Fast forward through a stepwise learning curve: 4 wall-mounted cereal dispensers with scales underneath brought us to 8x throughput (cost: a few hundred $); then, a single industrial weigh-and-fill machine added another 4x throughput (cost: thousands of $); add three more of those (cost: tens of thousands of $), and you’re really cooking.

But like many cases of scaling incrementally, we quickly hit linear discontinuity: our 2016 holiday peak volume would have required too many people and too much floor space to accommodate 12 of those machines. Enter automation. Today, we’re operating a fully automated packing line, which feeds, opens, fills and seals 44 bags every minute (cost: hundreds of thousands of dollars). Here’s a bit more about what we implemented, and why. From here, similar machines can be added as needed, with more headroom than we’d ever need to reach $100m+ in revenue.

But the work of scaling even this part of our business is far from done. Our key learning on physical scale, is that when you scale up one process, you immediately break the processes both upstream and downstream. And when those operations break, it’s a natural part of the scaling process.

Scaling to meet demand, in this simple example, was a matter of incrementally growing how we operated with the demand curve, and then looking ahead to where and how linear scaling would break, and then investing before it overwhelmed us. Sure, a venture-backed startup (not us), banking on scale up front, and flush with cash, might have jumped for the jugular up front and just automated that specific process from the beginning. But without up- and downstream scale that have grown in sync and to match, you’re basically sunk.

One of the reasons we love this business is because we face dozens of scaling problems like this, all the time, both in the digital and physical realms. Here are some axioms we’ve learned, in many cases painfully:

  • Scaling up means things breaking, and that’s OK.
  • You can only pre-build for scale a little, because the problem space changes as you scale.
  • Fixing a bottleneck means creating other bottlenecks both up- and downstream

All businesses have multidimensional scaling problems: business model; human infrastructure; business process; vendor supply chain; digital infrastructure; etc. And there’s no “solution” to scale, only the process of stepwise evolution, in lock-step with demand ideally. So when the inevitable happens — someone waving away your startup under the rubric of scalability — remember that it’s your work to prove them wrong, every day, one step at a time.

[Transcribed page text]

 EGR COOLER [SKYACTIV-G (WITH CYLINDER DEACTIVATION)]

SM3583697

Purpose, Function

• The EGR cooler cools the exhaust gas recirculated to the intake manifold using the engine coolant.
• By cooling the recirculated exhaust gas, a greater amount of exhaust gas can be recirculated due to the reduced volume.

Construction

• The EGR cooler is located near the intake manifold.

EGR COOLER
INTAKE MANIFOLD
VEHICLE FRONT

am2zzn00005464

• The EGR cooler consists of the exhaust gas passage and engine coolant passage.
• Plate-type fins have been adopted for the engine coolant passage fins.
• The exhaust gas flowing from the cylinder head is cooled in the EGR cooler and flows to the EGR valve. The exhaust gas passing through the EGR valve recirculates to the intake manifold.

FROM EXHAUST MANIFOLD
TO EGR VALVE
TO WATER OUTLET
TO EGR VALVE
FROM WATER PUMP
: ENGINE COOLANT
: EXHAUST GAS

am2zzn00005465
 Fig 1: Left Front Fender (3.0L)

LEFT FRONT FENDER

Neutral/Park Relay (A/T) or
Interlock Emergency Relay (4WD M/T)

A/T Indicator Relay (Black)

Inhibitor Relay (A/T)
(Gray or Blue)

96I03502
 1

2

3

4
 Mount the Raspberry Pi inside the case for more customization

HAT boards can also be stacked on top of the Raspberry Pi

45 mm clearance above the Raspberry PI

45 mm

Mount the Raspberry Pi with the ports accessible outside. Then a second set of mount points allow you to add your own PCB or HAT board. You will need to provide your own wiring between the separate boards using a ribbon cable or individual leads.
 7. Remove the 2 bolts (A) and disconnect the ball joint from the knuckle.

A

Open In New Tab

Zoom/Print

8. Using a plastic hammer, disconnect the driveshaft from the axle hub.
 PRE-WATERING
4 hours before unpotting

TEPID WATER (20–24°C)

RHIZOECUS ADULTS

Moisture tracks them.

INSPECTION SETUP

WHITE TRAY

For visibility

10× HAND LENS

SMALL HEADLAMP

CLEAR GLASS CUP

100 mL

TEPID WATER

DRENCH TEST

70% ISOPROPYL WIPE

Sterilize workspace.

▶ _Task requirements_
[A] In the scaling passage, how many bags does the fully automated packing line handle every minute?
[B] Transcribe the scaling passage from "Scaling to meet" to "as you scale.".
These items come from a different source than the scaling passage.

▶ _Task responses_
[A] It feeds, opens, fills and seals 44 bags every minute.

[B]
Scaling to meet demand, in this simple example, was a matter of incrementally growing how we operated with the demand curve, and then looking ahead to where and how linear scaling would break, and then investing before it overwhelmed us. Sure, a venture-backed startup (not us), banking on scale up front, and flush with cash, might have jumped for the jugular up front and just automated that specific process from the beginning. But without up- and downstream scale that have grown in sync and to match, you’re basically sunk.

One of the reasons we love this business is because we face dozens of scaling problems like this, all the time, both in the digital and physical realms. Here are some axioms we’ve learned, in many cases painfully:

  • Scaling up means things breaking, and that’s OK.
  • You can only pre-build for scale a little, because the problem space changes as you scale.